Salon businesses are very much like people. They are born from a union of ideas; they experience all of the awkward phases of learning to walk and develop basic skills; and hopefully, they grow up with much success. Like people, companies can catch "colds"—they face obstacles in health when it comes to performance issues, cash-flow challenges, and other problems that surface unexpectedly. Companies need to work out to stay strong and lean rather than heavy and lethargic.
As a manager or owner, it is your responsibility to protect and ensure the health and vitality of your company. That being said, you are also the one who is ultimately responsible for your company's downfall through bad decision-making, procrastination, allowing the company's culture to deteriorate, poor cash management, and a host of other faux pas that leaders notoriously self-inflict.
Salons of every shape and size are susceptible to infection. The question always comes down to whether or not the company is healthy and strong enough to fight the infection off.
Here are six simple, yet intensely profound, no-compromise questions to test your company's current health:
- Are you the system? Systems exist to create predictable outcomes. Building, perfecting, and locking systems are tedious yet essential parts of ensuring the right outcomes. When the leader needs to micromanage daily work, the leader becomes the system. If you've ever uttered the words, "Can't they just do their jobs?" you have become the system, and it's not working for you, your team, your company, and your customers. If you are the system, your company is not healthy.
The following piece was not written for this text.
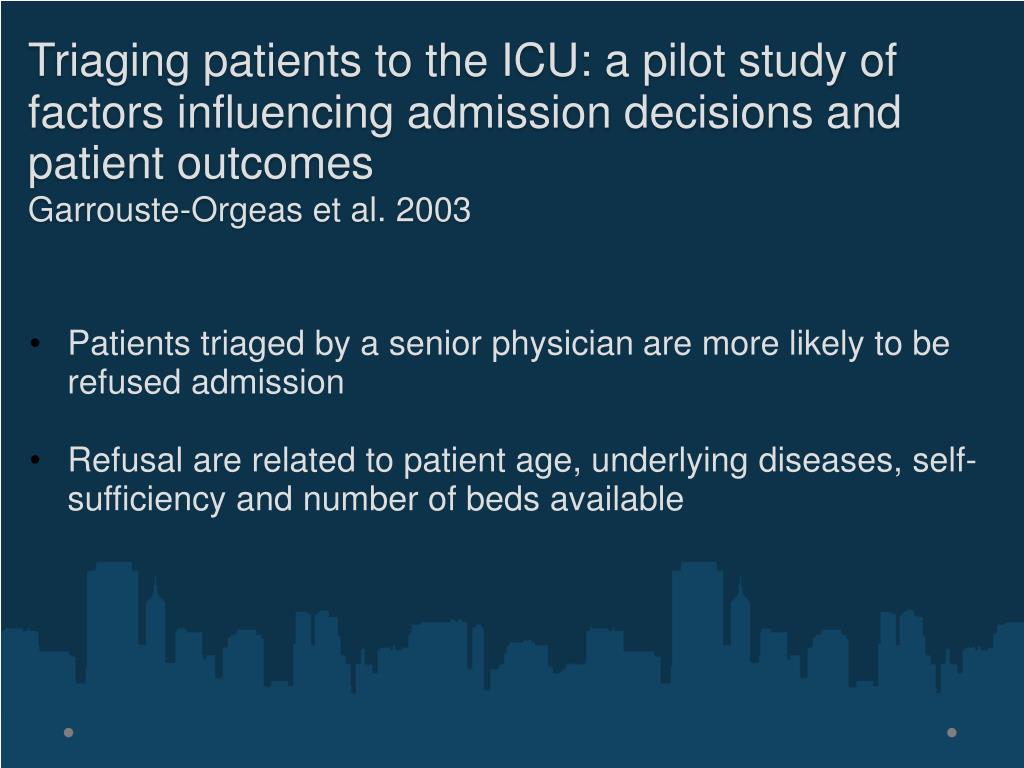 Triaging patients to the ICU: a pilot study of factors influencing admission decisions and patient outcomes
Garrouste-Orgeas et al. 2003

• Patients triaged by a senior physician are more likely to be refused admission

• Refusal are related to patient age, underlying diseases, self-sufficiency and number of beds available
- What is your company fighting for? People fight for causes they believe in. Fighting for a cause unleashes the most precious energy source a company can possess—passion. Passion drives productivity, innovation, efficiency, and the ability to achieve outcomes that others perceive as unattainable. If the vision, purpose, values, and guiding principles of your company do not ignite the passion of your team, your company is not healthy.
- Are you managing cash flow? Cash is your company's fuel. It's hard to fight and win in today's economic climate if your company's fuel gauge warning light is flashing. Too many leaders don't pay enough attention to cash management until their fuel tank is critically low. Repeatedly filling your fuel tank with borrowed money is dangerous because debt saps future cash. Maintaining a cash reserve of three to four months operating expenses is not something you dream about, it's something to discipline yourself and your company to do. If you're not relentlessly managing cash flow, your company is not healthy.
- Is information really flowing? The human body possesses a sophisticated information flow system. The simple act of walking is a coordinated effort of information flow and execution. In most companies, information flow is best described as constipated. Information may flow to some areas, but only trickle or bypass others. Think of information flow as "what, why, how, the score." The right outcomes occur when expectations are clarified, processes are defined, deadlines established and agreed to, and progress is monitored via feedback or the equivalent of a scoreboard. Invest the time and energy to ensure information is flowing to every nook and cranny of your company. If it isn't, your company is not healthy.
- Is your GPS turned on? I use GPS navigation in my car, on my iPhone, iPad, and the Garmin on my road bike. These days, it's almost impossible to not know where you are and if you're on course to your intended destination. Do you know your company's present location on its three-, five-, or ten-year plan? What are the ten initiatives you plan to complete this year? Which benchmarks and critical numbers are meeting expectations and which ones need focused attention? If you don't know precisely where your company is, your company is not healthy.
- Can it endure? As a human being, your time on earth is finite—so is your time as leader of your company. In contrast, a company can and should endure long after you’re gone. The ability to endure is the ultimate indicator of the health of a company. Are you building a company capable of enduring or a fortress to support your ego? Are you building a company that is growing in value - and does your Balance Sheet prove that it is? Are you grooming your replacement? Are you letting go of the reigns and allowing your leadership team to be accountable? The most important thing for a leader to remember is that he or she is not the company. The company is a living entity with its own vital signs and purpose for existing. If your company cannot endure beyond your leadership, it is not healthy.